Implementation Choices¶
Two implementations of maps are supported. Both versions maintain a table indexed by the hash of the key, but the slot implementation may be a LIST or a VECTOR. Vectors are generally more efficient for map usage so you should prefer that. However, lists may scale better, so remain an option.
Naming¶
There is scope for confusion between the contained type and the lookup key type, although not for the above case since the key and value are the same types.
The convention is that key comes after the contained type. So for a VECTOR_MAP_STR_INT think of it as a ‘map of strings keyed by int’. EG:-
/* Map of names keyed by age in years for fast lookup */
VECTOR_MAP_STR_INT map = vector_map_str_int_create(mem, 32, cmp_str);
Comparison¶
Some of the container functions require a comparison function. For example, searching functions, such as list_type_where(), and, of course, for map lookup. The C-Craft library provides a set of comparison functions for all the fundamental types and char *. You may create you own:-
#define TYPE USER
#define NAME user
#include <c-craft/cmp-decl.h>
#undef TYPE
#undef NAME
#define TYPE USER
#define NAME user
#include <c-craft/cmp-impl-c.h>
#undef TYPE
#undef NAME
However, be aware that this will generate comparison functions that simply compare using ‘<’, ‘>’, and ‘==’. This may not be what you want and may not even compile, depending on the type.
For complex user types you should write custom comparison functions that are meaningful for the type.
Comparison functions are often used as parameters to a container library call. They may also be used directly as first class functions. Using comparison functions simply requires:
#include <c-craft/cmp.h>
cmp_str("Hello", "Goodbye"); /* Returns non-zero */
cmp_int(23, 23); /* Returns zero */
Maps use comparison functions to test element equality. The function used should be the generic comparison for the key name in the map declaration (NAME #define). A map keyed by char* (str) will ultimately use the standard C library function strcmp(). Primitive types, including void* (ptr) and floating point will use a direct comparison.

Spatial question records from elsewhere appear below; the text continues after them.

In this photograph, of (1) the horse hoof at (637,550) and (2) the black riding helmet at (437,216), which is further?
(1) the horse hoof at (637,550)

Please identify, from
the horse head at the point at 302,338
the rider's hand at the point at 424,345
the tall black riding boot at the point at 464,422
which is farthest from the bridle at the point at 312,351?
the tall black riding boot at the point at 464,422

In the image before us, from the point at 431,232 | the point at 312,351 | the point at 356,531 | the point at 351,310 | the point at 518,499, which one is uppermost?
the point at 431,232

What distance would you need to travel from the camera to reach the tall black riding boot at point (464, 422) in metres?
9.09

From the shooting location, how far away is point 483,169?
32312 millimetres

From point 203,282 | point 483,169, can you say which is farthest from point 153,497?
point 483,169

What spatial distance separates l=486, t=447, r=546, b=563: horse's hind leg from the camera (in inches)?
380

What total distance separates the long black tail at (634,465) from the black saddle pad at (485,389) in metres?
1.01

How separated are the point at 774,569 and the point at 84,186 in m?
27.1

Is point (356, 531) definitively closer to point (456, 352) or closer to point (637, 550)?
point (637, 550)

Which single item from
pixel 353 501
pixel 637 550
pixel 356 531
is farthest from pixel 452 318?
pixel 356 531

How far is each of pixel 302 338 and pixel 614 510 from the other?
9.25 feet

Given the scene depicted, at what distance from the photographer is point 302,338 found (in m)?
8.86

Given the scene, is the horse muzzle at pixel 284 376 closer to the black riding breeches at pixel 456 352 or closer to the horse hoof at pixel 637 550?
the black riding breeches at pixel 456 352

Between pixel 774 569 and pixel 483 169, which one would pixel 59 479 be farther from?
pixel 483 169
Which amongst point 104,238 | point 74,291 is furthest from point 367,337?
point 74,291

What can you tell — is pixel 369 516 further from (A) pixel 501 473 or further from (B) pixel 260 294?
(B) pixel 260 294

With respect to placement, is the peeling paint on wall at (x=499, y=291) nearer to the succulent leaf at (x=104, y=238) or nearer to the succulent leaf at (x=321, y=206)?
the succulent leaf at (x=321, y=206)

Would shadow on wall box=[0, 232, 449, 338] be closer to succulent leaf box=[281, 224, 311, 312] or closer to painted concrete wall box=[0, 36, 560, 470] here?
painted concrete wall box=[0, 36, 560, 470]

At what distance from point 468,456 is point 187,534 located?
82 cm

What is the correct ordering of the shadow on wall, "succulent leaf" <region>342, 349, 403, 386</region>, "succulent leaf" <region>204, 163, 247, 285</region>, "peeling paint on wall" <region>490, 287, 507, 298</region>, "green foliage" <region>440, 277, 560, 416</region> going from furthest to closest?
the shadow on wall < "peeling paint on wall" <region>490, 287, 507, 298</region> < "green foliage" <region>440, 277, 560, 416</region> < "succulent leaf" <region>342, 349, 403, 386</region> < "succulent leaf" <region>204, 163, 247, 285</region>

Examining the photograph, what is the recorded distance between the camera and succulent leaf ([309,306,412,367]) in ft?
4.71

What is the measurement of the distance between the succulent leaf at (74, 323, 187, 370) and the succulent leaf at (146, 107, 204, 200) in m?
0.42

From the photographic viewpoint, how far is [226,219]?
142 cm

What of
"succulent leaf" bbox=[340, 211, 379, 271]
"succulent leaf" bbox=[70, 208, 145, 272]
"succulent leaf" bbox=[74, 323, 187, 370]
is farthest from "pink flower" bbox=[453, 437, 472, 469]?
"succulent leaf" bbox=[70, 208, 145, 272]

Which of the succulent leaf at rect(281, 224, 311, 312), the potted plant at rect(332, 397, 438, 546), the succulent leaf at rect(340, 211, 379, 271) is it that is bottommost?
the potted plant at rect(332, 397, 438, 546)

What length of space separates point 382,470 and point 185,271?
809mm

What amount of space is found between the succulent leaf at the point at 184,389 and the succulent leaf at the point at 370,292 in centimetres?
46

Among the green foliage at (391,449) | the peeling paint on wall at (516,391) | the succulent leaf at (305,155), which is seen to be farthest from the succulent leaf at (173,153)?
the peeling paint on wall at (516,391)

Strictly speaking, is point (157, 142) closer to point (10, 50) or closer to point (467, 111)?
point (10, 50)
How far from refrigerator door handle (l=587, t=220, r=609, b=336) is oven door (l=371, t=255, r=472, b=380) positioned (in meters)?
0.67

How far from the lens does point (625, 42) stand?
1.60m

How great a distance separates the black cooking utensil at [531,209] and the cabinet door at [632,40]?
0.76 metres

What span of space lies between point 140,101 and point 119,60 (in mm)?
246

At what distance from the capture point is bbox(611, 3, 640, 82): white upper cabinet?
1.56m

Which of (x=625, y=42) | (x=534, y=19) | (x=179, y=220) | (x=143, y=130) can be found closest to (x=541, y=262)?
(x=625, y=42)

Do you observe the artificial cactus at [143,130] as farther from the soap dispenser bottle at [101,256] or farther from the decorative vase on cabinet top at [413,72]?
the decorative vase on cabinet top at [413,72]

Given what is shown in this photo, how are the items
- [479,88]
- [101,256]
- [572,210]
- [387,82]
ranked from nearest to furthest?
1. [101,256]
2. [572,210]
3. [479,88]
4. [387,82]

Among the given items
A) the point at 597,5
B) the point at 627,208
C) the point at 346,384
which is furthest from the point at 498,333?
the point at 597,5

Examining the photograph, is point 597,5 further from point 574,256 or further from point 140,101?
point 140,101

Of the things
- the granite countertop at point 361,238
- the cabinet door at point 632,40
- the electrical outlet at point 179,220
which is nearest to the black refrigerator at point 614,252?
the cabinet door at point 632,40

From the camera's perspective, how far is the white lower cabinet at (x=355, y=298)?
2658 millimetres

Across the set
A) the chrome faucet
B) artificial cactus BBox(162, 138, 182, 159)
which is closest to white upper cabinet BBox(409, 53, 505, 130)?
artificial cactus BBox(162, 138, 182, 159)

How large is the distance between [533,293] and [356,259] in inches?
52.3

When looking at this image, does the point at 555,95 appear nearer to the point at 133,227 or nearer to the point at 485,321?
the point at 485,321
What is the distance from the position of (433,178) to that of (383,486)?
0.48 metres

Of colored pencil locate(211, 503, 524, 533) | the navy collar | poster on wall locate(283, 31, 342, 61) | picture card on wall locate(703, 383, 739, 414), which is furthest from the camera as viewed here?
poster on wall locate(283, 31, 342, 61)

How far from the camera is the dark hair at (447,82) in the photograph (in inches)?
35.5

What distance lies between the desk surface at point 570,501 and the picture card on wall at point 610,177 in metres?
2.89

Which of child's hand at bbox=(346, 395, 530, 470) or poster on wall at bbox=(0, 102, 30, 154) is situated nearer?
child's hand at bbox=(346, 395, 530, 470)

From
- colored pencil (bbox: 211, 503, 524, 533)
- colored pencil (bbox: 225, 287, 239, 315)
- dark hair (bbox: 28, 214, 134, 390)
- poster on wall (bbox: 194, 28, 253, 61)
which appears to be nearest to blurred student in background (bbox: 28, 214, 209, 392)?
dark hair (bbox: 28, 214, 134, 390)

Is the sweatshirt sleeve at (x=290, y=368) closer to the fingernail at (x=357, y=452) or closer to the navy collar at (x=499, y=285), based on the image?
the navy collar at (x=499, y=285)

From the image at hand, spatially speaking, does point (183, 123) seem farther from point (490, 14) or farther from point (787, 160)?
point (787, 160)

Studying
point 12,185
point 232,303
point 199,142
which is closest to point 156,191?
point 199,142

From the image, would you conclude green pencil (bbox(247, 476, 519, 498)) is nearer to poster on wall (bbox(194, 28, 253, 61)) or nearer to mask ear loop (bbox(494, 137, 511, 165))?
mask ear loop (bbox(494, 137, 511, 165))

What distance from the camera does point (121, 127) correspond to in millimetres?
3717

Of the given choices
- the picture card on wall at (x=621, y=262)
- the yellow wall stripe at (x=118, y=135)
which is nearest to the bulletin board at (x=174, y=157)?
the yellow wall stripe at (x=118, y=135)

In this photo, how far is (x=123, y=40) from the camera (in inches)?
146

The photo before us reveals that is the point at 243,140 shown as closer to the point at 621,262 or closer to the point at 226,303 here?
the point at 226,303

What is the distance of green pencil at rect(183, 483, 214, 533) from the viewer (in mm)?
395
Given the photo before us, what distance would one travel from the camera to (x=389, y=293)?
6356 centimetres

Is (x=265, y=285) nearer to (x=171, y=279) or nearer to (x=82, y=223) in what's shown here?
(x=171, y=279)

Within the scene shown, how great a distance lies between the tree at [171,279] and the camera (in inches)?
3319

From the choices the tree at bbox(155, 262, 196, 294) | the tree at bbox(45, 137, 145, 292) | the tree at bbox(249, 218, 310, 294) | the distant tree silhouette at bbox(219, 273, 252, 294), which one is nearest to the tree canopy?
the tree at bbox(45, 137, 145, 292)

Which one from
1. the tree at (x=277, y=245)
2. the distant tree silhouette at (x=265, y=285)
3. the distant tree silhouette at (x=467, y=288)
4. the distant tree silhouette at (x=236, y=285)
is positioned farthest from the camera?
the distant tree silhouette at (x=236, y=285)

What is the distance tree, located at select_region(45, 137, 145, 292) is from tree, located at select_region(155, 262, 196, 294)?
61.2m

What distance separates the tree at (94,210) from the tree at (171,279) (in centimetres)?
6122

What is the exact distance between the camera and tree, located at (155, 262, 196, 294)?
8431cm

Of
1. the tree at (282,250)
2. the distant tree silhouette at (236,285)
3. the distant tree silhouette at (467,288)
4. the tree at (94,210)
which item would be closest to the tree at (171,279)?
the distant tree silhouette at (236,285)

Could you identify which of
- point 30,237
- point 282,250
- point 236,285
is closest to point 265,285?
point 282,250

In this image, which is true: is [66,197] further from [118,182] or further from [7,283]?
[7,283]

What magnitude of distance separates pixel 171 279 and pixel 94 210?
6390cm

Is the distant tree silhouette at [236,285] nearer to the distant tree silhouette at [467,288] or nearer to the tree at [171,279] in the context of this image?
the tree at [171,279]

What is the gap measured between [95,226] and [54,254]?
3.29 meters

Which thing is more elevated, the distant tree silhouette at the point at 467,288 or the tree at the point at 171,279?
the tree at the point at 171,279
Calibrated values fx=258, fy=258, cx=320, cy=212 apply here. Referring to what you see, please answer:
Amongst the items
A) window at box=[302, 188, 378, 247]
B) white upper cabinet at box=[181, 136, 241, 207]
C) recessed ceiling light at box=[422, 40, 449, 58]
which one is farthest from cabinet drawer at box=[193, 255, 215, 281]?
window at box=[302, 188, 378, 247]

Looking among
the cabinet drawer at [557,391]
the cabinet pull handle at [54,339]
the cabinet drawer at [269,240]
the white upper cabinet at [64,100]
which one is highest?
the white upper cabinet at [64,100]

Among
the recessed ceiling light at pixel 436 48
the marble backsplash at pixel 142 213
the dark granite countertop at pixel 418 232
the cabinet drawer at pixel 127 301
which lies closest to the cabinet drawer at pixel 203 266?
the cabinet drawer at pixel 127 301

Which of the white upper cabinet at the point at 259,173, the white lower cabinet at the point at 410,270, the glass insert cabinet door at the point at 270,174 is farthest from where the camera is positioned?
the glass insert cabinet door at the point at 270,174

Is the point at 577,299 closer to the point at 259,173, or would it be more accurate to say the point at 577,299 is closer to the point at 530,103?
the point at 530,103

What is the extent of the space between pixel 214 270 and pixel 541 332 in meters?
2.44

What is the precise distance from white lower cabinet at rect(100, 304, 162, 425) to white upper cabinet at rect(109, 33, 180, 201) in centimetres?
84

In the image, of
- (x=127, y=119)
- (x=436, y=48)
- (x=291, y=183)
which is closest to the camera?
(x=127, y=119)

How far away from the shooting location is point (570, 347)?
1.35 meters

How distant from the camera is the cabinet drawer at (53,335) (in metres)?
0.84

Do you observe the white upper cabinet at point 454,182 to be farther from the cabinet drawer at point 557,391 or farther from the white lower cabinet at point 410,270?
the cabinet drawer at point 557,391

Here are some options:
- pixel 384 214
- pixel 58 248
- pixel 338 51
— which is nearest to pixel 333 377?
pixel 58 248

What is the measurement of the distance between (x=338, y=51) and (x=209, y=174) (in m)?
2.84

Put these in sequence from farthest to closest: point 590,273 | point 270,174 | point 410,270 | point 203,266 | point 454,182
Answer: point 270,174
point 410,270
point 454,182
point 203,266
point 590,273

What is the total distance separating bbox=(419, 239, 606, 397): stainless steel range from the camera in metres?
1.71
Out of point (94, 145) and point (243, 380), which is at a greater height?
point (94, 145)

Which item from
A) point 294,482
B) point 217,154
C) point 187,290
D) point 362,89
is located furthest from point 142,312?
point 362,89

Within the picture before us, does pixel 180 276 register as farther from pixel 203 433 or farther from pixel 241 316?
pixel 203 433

Floating point comparison may not behave as you might expect. By their nature, floating point values are an approximation, to some degree, and two seemingly identical values, may not precisely match. It is recommended to use a custom comparison function that includes a delta value. For example:
/* Compare doubles with delta */
int cmp_double(double v1, double v2)
{
const double delta = 0.0001;
double v = v1 - v2;
if(abs(v) < delta)
return 0;
return v > 0.0 ? 1 : -1;
}
Operator Functions¶
Operator functions are useful for consistent conditional tests. They are used in this library for filtering collections. All operator functions compare one value to another and return TRUE or FALSE.
#include <c-craft/cmp.h>
less_than_int(4, 3); /* Returns TRUE */
less_than_int(23, 23); /* Returns FALSE */
There are similar functions for greater_than and equals.
Memory Considerations¶
Transient generic collections are extremely useful and memory safe. However, if you require a collection to be long-lived, such as in a service application you must consider memory usage. Every added element will consume memory, and memory is not released until the memory scope is released. Eventually the service will run out of memory.
You can counteract this by recycling collections periodically. You do this with the collection copy function.
QUEUE_TASK tasks; /* Long lived collection. */
MEM_SCOPE mem; /* Scope used by long-lived collection. */
MEM_SCOPE old_memory = mem;
mem = sm_create(0);
tasks = queue_task_copy(mem, tasks, NULL);
sm_free(old_memory);
Now ‘tasks’ has been moved to a new collection constructed of only the active elements and stale memory is released. However, it will now point to a different in memory location so you will need to be careful to manage access to it. Specifically, do not allow copies of ‘tasks’. If you do they will need to be updated.